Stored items
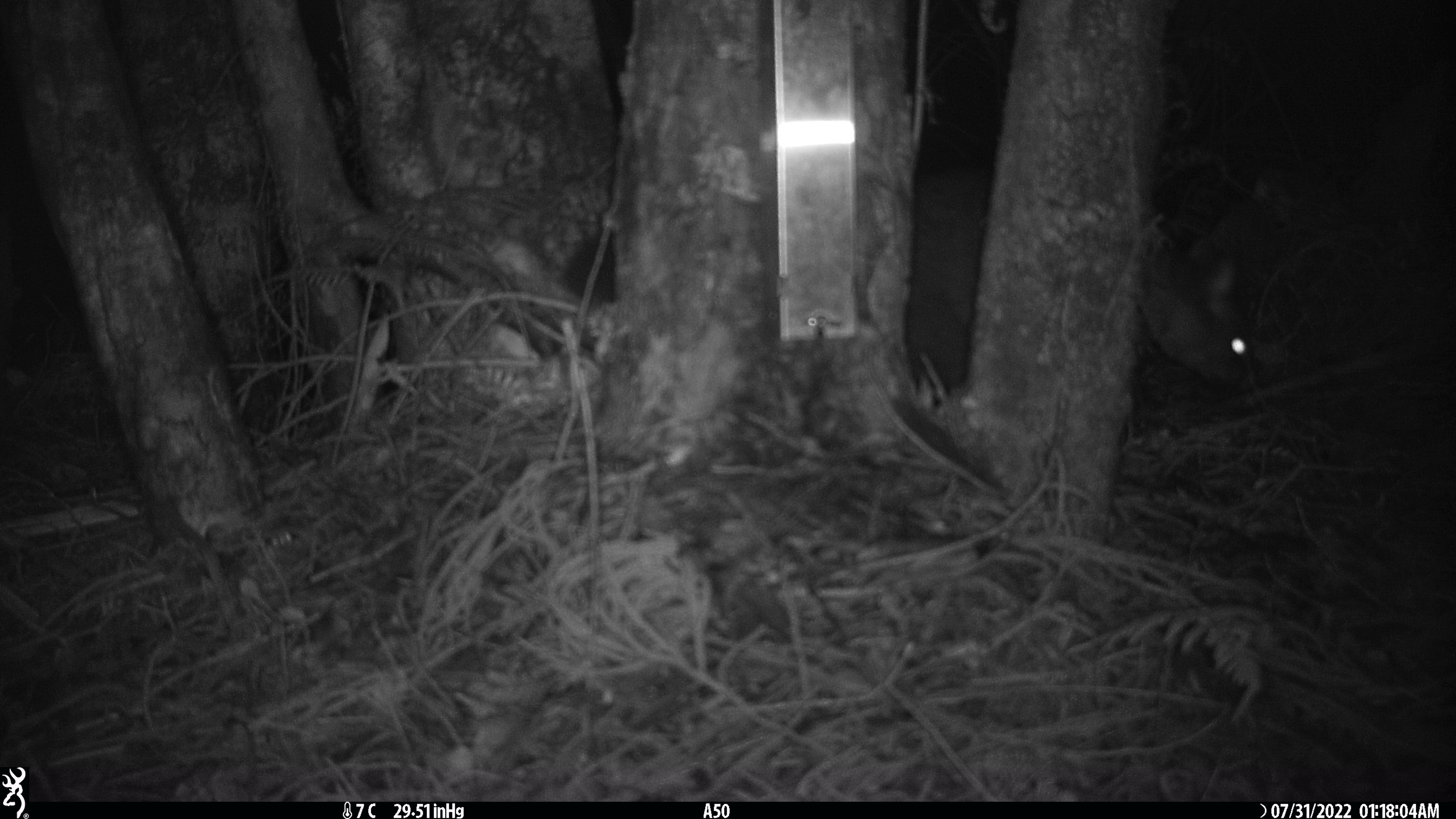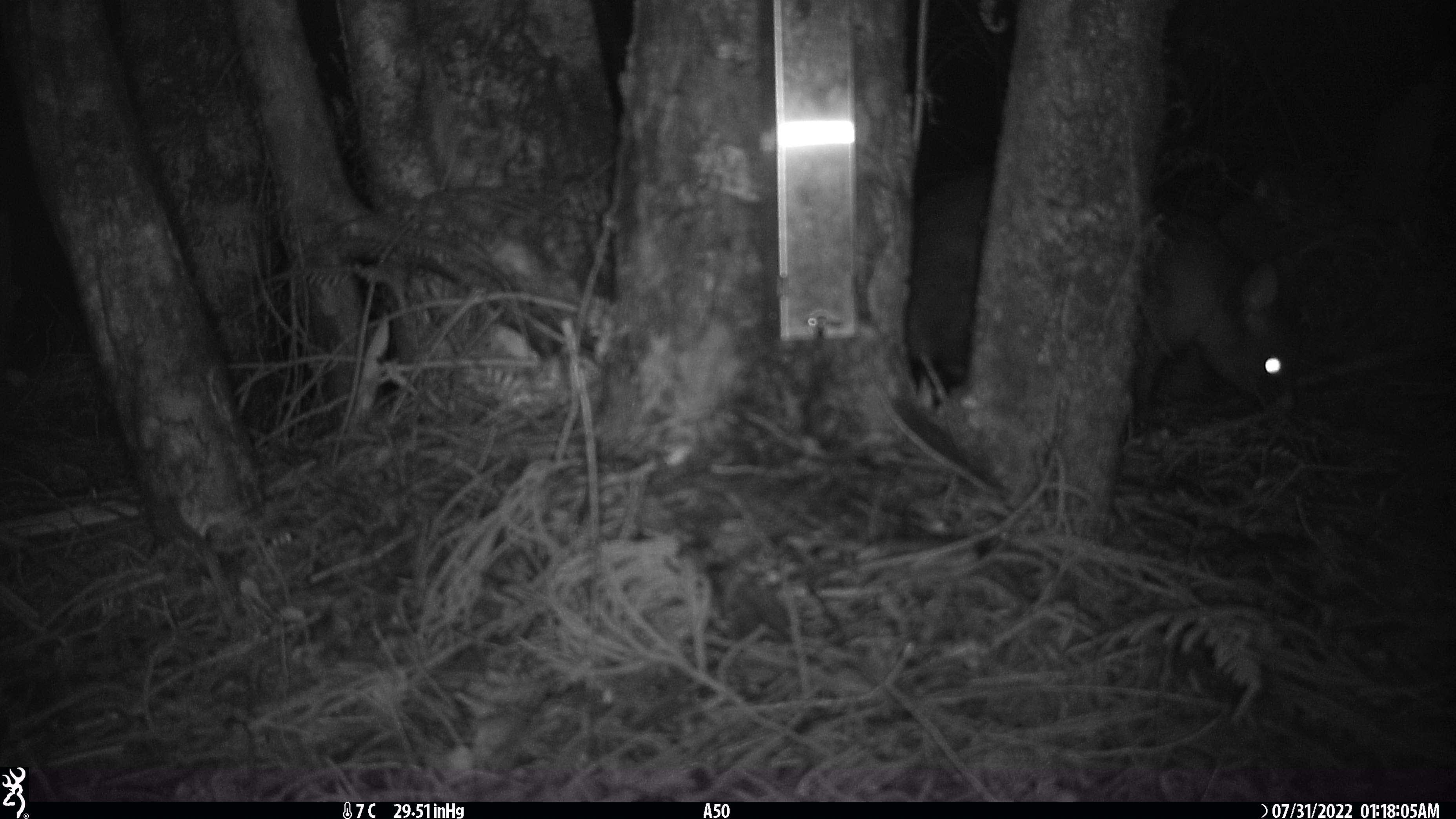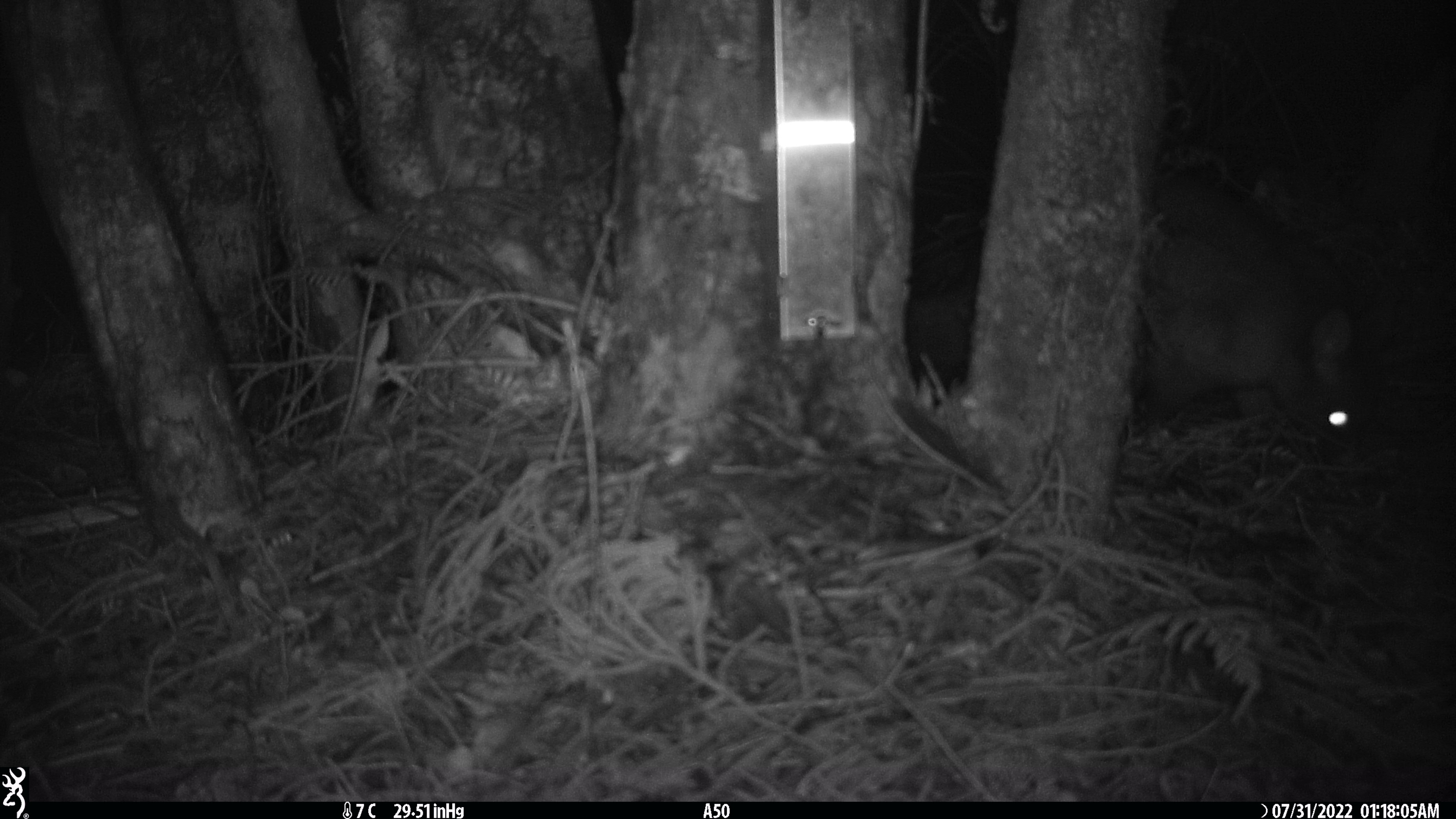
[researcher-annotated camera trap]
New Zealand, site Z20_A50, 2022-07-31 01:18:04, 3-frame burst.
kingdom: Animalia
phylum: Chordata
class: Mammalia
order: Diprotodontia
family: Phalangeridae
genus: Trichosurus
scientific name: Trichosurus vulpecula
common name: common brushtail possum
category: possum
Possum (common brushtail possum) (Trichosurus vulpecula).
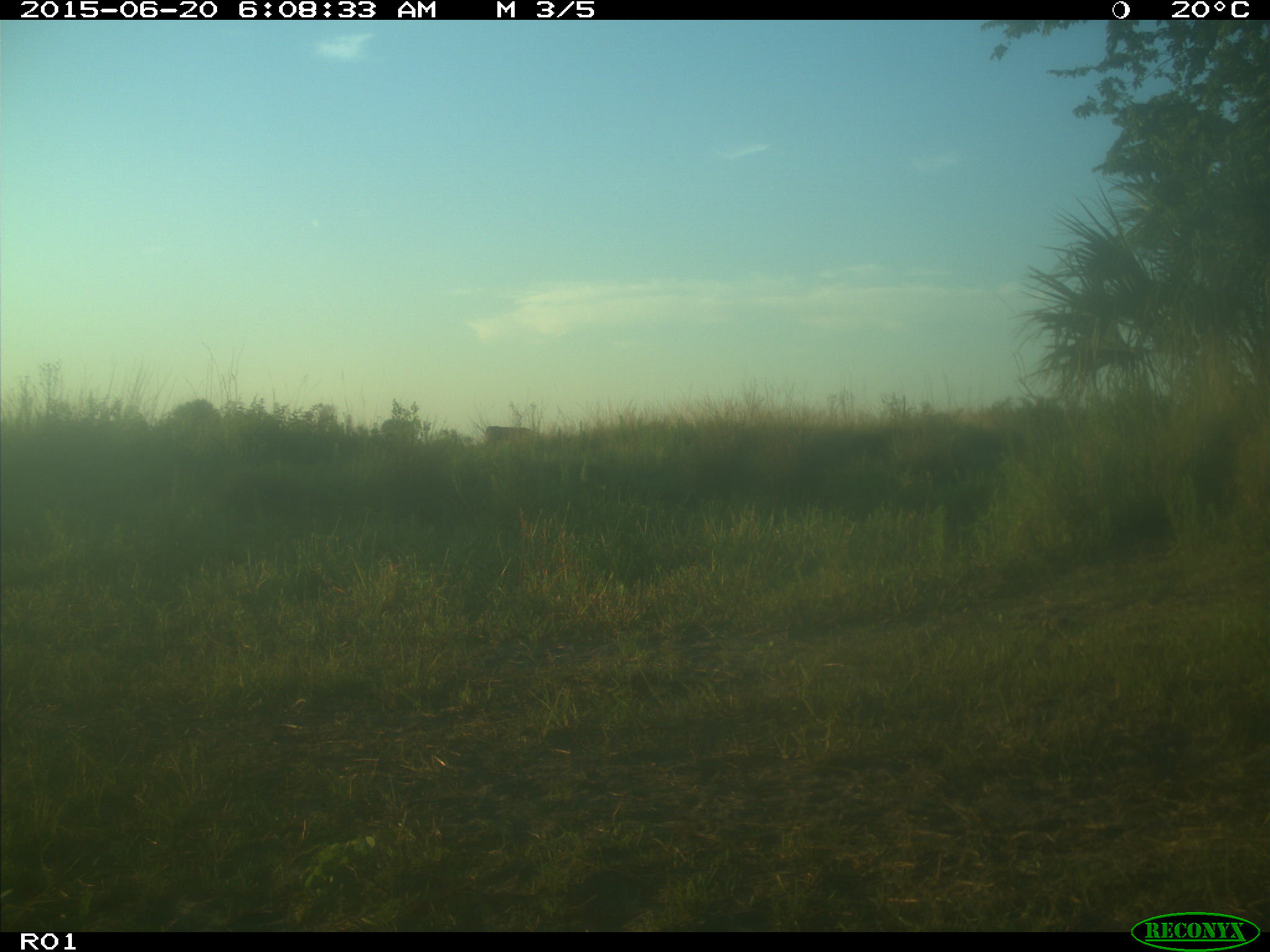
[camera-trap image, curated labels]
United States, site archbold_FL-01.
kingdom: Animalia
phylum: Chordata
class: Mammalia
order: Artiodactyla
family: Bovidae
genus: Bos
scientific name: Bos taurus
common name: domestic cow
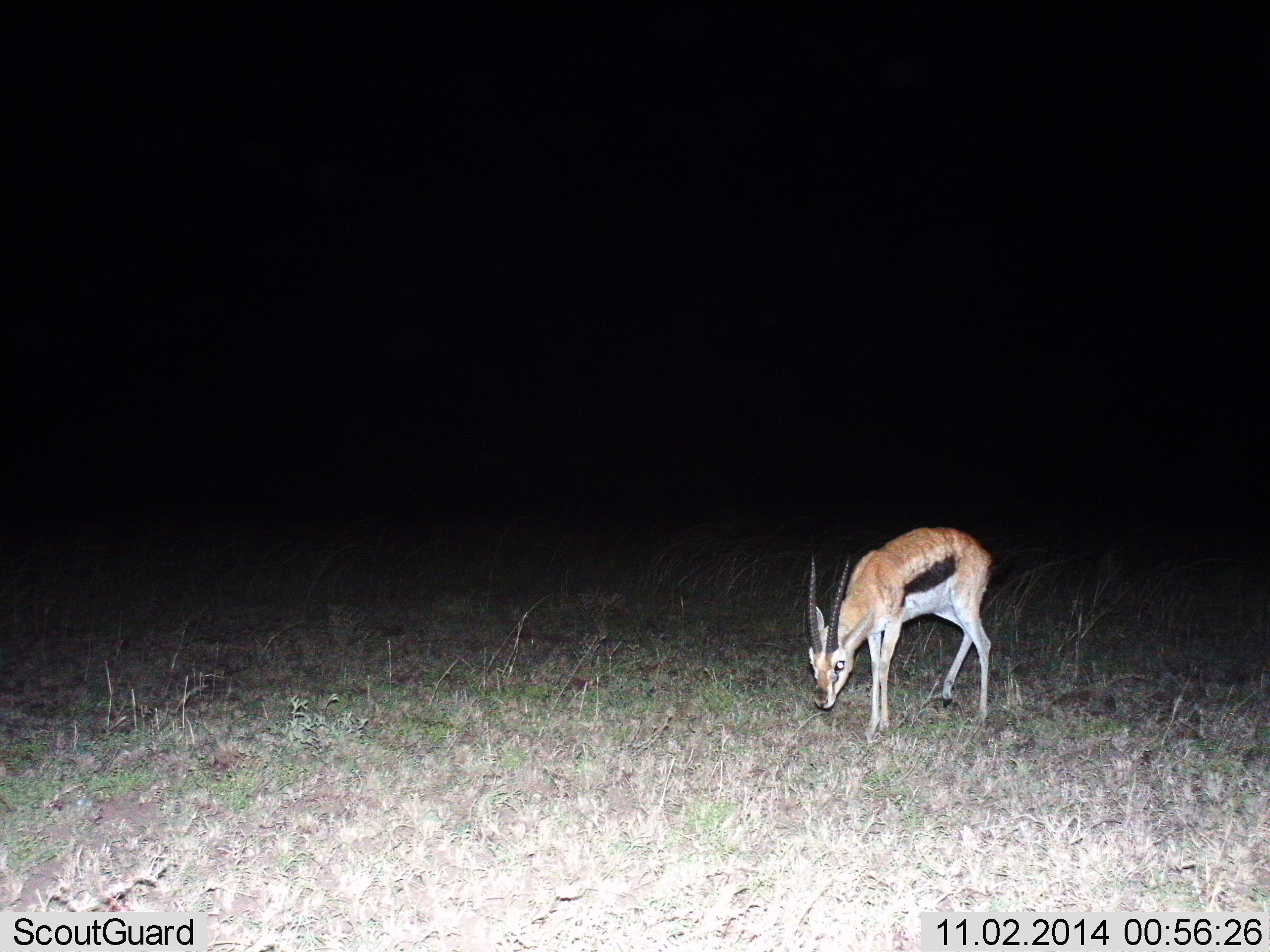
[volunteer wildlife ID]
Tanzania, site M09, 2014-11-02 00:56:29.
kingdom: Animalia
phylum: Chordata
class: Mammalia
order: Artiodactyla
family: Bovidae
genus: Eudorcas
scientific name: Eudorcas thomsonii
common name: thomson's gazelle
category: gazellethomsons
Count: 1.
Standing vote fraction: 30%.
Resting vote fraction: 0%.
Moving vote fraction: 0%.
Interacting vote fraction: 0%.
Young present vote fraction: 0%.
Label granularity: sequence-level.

- _Requirement_
Starting with the line that has "[camera-trap image, curated labels]" and ending with the line that has "[volunteer wildlife ID]", repeat the lines above exactly, omitting every picture.

- _Task answer_
[camera-trap image, curated labels]
United States, site archbold_FL-01.
kingdom: Animalia
phylum: Chordata
class: Mammalia
order: Artiodactyla
family: Bovidae
genus: Bos
scientific name: Bos taurus
common name: domestic cow
[volunteer wildlife ID]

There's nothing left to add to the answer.